Much like the way in which Hip-hop reflected the streets in America, grime was acting in the same way for youth culture in the UK. Grime was all about community (it still is, but …), it gave people all across the UK a voice that they could use, and a platform to convey these messages of hardship and life growing up. The genre took root on the streets and boasted our multicultural society that many of us hold so proud, and changed the face of our city, our country, and now, even the world. When scene founder Wiley was first invited on Tim Westwood’s Radio 1 show, a make-or-break moment for the young artist’s career, he turned up with two 16-year-olds and insisted that they would be given time on the mic. One of those artists was Chipmunk, so this is the kind of inclusivity we’re talking about. What’s more, during this time a certain Dizzee Rascals ‘Boy in Da Corner’ album that many regards as a pioneering album of the genre won the prestigious Mercury Prize, and all of a sudden, music-label fat cats began scouring the streets of London for similar talent.
But this is where it all went to shit. A storm was brewing within political circles. In the mid-2000s that the political right began to link the spike in anti-social behaviour to grime music, and as such, the genre became closely linked to the concept of “Broken Britain” that was expressed in the right-wing media at the time. As a result of this media framing, what followed was a moral panic emerging around grime and other music of black origin within popular cities, particularly the association with violence.
The fall-out saw grime stigmatised and held as a symbol for a wide range of illicit leisure activities and other such deviant behaviour. The consequences of this label saw grime events, and by extension events featuring music of black origin becoming strictly policed. In London, the Metropolitan Police’s Form 696 was explicitly targeted at music venues and promoters that attracted grime audiences. One artist in particular was hugely affected by this treatment; Lethal Bizzle. Lethal Bizzle’s track ‘Pow’ was banned from being played in clubs, whilst it also saw the artist struggle to find any platform to play his music, and ultimately unable to play in clubs for over a year due to the bands placed on him.

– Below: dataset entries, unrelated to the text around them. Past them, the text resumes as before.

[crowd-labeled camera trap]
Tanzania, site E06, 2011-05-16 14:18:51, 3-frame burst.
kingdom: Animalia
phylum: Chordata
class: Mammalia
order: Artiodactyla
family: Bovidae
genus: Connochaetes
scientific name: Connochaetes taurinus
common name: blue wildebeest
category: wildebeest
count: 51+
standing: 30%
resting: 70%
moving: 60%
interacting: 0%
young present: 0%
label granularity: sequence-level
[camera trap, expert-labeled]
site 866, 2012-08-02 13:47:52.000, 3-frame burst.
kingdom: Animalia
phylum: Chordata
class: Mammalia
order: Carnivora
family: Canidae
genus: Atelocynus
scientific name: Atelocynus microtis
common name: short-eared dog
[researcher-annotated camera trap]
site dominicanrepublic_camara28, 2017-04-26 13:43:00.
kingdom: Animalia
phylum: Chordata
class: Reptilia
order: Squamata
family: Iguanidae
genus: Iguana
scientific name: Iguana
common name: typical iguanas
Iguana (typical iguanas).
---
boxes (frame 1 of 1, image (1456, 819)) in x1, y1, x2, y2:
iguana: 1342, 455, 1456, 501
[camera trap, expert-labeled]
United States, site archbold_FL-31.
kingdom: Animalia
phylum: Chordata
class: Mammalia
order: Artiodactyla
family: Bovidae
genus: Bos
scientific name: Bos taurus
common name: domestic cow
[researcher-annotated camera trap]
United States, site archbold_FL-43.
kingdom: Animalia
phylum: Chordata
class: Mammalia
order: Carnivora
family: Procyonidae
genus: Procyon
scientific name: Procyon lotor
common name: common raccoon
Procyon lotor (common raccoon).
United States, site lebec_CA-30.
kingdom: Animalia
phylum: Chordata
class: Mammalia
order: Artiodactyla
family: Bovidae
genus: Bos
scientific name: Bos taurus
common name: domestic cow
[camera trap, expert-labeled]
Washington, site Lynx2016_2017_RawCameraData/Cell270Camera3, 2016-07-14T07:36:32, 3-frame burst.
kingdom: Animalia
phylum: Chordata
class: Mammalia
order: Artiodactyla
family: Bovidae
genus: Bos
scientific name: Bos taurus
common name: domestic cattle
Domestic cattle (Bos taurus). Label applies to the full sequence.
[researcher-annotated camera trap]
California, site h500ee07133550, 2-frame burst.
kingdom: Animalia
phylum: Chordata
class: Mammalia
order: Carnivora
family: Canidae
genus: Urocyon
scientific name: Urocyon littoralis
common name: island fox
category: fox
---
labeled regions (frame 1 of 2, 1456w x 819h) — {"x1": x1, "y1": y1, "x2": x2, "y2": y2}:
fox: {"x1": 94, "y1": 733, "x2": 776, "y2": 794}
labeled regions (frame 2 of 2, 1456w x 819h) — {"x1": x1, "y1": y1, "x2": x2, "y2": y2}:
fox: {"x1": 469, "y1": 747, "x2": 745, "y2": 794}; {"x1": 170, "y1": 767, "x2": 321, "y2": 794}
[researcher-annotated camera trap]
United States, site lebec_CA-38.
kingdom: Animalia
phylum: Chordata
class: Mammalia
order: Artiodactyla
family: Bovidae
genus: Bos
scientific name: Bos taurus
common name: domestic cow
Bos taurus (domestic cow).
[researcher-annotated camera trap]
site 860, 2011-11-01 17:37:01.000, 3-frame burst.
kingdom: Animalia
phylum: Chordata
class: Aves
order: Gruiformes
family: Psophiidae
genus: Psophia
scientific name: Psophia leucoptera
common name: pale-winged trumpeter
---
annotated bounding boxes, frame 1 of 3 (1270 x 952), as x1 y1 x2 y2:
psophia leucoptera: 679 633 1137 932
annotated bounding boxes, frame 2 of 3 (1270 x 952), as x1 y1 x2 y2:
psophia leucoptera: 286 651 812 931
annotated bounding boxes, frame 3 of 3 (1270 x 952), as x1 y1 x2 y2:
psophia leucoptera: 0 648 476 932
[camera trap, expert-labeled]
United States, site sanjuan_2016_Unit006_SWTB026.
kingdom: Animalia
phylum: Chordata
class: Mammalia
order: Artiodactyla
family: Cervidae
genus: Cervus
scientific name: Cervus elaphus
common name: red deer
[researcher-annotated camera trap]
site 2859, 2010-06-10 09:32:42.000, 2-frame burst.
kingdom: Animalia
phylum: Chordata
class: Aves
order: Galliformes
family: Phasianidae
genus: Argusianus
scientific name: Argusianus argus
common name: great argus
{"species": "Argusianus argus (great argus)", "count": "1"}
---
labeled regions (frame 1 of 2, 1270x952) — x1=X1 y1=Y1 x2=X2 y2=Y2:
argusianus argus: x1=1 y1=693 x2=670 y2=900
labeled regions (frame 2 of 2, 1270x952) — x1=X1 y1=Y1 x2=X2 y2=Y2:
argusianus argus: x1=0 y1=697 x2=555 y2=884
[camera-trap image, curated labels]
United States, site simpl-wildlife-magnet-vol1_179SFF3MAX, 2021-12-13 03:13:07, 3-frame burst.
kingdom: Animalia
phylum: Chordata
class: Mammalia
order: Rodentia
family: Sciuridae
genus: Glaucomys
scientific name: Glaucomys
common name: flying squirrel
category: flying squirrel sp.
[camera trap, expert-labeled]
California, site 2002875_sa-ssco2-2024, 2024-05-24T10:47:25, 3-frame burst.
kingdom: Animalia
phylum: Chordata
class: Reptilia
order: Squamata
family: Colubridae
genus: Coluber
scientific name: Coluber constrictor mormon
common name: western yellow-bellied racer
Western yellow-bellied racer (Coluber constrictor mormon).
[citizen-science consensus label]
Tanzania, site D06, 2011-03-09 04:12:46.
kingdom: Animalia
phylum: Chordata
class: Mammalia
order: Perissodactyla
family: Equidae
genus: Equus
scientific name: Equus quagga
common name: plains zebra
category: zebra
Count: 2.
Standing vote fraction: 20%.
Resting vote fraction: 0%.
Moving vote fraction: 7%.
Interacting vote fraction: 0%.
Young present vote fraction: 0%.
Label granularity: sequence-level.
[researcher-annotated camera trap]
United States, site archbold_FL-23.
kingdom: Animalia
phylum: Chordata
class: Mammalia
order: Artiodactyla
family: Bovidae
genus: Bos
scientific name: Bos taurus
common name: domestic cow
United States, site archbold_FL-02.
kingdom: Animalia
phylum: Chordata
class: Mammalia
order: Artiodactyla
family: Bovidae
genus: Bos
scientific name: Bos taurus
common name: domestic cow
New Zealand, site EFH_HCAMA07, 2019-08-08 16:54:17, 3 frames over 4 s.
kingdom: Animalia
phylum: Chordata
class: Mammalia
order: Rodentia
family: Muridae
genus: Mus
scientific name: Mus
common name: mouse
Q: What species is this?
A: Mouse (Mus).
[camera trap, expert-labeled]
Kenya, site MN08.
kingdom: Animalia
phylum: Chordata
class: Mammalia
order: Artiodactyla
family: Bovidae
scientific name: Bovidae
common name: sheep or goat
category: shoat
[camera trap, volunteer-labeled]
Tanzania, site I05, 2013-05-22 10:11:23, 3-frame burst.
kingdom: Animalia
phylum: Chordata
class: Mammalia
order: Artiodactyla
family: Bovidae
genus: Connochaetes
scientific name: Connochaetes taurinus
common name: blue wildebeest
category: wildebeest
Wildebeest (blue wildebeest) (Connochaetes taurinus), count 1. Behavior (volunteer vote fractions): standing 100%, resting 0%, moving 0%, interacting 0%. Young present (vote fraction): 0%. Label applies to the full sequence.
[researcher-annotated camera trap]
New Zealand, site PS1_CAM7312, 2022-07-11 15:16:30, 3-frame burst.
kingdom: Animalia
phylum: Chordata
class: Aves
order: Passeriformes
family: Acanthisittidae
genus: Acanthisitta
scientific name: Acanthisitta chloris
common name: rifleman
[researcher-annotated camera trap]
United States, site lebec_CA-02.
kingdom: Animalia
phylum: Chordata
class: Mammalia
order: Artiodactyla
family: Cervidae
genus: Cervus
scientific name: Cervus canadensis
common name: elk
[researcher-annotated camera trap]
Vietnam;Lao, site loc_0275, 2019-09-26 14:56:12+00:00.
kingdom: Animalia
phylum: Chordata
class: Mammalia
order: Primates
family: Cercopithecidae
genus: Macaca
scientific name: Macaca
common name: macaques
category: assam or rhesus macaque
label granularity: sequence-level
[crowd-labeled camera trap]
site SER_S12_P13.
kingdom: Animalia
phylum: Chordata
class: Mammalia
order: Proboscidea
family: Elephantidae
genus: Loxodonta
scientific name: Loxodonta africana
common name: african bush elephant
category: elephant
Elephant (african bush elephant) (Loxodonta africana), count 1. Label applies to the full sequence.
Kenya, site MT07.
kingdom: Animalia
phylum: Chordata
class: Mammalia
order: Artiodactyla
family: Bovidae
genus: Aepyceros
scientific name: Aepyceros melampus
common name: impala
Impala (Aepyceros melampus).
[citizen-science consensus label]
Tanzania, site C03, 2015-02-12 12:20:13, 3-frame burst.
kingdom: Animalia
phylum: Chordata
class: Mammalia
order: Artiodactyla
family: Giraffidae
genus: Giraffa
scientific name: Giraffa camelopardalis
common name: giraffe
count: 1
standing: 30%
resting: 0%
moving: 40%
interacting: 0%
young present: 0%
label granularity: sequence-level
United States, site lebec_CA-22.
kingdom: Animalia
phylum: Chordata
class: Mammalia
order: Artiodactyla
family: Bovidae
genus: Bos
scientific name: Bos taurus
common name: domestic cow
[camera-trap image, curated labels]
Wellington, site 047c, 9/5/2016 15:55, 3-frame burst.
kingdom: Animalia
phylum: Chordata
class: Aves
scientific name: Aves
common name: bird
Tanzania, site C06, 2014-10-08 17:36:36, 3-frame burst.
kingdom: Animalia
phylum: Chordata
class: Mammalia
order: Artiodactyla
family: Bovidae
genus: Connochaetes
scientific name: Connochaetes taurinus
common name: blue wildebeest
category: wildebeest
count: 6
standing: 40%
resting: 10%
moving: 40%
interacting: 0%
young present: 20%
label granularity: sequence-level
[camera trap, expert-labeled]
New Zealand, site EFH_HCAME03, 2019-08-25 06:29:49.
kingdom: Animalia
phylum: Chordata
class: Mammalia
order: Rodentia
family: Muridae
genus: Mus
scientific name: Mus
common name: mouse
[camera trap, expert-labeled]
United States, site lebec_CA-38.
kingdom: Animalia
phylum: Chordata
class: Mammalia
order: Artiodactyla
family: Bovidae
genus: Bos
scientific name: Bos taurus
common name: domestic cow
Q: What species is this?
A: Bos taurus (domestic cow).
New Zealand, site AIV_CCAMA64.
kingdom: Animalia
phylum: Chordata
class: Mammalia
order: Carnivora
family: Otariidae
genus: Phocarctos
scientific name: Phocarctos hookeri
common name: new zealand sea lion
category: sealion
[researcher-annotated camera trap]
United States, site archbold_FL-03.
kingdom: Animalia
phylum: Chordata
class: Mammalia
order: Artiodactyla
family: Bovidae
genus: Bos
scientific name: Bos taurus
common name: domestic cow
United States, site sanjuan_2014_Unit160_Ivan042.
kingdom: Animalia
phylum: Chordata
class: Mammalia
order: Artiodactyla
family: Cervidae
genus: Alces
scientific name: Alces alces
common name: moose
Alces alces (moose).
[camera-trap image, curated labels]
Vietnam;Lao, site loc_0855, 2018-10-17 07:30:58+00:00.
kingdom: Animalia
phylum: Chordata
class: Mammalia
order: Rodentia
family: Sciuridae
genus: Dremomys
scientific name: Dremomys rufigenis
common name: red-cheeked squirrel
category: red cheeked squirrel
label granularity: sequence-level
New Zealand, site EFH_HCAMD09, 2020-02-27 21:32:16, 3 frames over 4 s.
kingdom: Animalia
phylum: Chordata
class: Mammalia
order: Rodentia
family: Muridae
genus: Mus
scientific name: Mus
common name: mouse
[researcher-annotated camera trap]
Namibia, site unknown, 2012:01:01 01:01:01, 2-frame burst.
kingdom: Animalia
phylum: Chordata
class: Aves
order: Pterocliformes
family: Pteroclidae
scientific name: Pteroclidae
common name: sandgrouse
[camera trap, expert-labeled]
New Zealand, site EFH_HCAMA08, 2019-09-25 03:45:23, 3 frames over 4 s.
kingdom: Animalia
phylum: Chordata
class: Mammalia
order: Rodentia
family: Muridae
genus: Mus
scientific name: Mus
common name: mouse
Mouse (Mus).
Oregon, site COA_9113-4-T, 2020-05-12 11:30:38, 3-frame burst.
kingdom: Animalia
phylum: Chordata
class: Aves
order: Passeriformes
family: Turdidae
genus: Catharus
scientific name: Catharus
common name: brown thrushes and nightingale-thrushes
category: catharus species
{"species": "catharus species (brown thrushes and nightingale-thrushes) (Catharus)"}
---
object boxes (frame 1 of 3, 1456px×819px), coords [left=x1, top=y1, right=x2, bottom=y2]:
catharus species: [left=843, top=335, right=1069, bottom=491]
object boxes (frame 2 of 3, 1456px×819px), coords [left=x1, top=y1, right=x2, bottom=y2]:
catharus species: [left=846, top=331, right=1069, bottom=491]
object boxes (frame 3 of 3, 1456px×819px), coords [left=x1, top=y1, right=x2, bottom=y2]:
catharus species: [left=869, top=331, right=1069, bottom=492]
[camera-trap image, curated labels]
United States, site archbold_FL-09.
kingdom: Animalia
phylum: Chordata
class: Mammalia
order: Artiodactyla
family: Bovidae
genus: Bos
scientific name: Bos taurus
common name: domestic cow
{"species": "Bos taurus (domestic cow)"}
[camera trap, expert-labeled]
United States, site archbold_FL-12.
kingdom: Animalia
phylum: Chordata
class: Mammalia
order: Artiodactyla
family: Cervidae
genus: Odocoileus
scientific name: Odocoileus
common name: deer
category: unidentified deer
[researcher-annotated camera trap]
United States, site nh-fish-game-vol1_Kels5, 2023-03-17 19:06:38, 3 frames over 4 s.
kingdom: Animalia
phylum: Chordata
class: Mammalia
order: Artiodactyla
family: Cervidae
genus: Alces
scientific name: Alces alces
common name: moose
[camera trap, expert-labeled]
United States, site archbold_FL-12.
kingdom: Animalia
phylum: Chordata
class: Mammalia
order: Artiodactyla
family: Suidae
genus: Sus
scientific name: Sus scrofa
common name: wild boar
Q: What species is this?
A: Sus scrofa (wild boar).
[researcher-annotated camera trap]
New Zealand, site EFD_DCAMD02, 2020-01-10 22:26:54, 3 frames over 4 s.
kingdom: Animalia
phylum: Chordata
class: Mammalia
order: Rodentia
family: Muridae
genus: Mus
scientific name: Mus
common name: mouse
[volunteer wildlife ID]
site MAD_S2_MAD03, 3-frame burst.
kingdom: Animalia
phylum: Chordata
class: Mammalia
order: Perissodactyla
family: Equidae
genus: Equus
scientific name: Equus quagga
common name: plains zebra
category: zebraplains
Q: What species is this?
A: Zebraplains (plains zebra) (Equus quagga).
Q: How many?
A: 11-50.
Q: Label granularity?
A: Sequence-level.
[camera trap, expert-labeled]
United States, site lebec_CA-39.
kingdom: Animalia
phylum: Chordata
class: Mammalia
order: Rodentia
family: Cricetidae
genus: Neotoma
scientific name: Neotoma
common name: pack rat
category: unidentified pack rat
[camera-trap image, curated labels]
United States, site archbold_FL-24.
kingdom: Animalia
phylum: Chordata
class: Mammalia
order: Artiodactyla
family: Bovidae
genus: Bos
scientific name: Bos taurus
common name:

In a statement on the British Academy of Composers and Songwriters, CEO, Patrick Rackow stated: “The imposition of form 696 on live music is likely to discourage the existence and growth of live music. Music has long been a positive form of free expression, for people from all walks of life to create and enjoy.” But the thing is, this didn’t stop the genre from moving forwards. In spite of the negative attention directed towards grime, the genre continued to provide a prominent voice of hope to those who felt the political classes had forgotten about them. While many were being ruled out and poorly treated due to their affiliation to grime, the community stuck together and fought on through the inequality and racism that surrounded it.
Grime had a lot of work to do to counteract the right-leaning politicians and their resistance towards the movement, but they did it perfectly. Artists such as Akala and Stormzy played a pivotal role in providing a voice for a generation, highlighting the poor treatment of victims of the Grenfell Tower fire disaster (never forget about them) through appearances on current affairs programmes and at public events such as the 2018 Brit Awards. Meanwhile, we all remember Dave’s spine-chilling Brit performance of ‘Black’ where he called out Theresa May and the mistreatment of ethnic minorities in British society.
The work that these artists put in to raise the name of grime once more has paid off massively. Grime is now back at the forefront of UK culture, and the music scene is absolutely thriving as a result of this. Previously over the last few years, there have been various grime songs reaching the hugely sought after UK Number 1, artists such as Dave ft. Fredo with ‘Funky Friday’ and Stormzy with ‘Vossi Bop’, and this would have never happened if the artists before them hadn't been so vigilant in their battle to change the face of the genre. Grime has had a bumpy ride throughout the ages, but now it is back at the top, arguably where it deserves to be.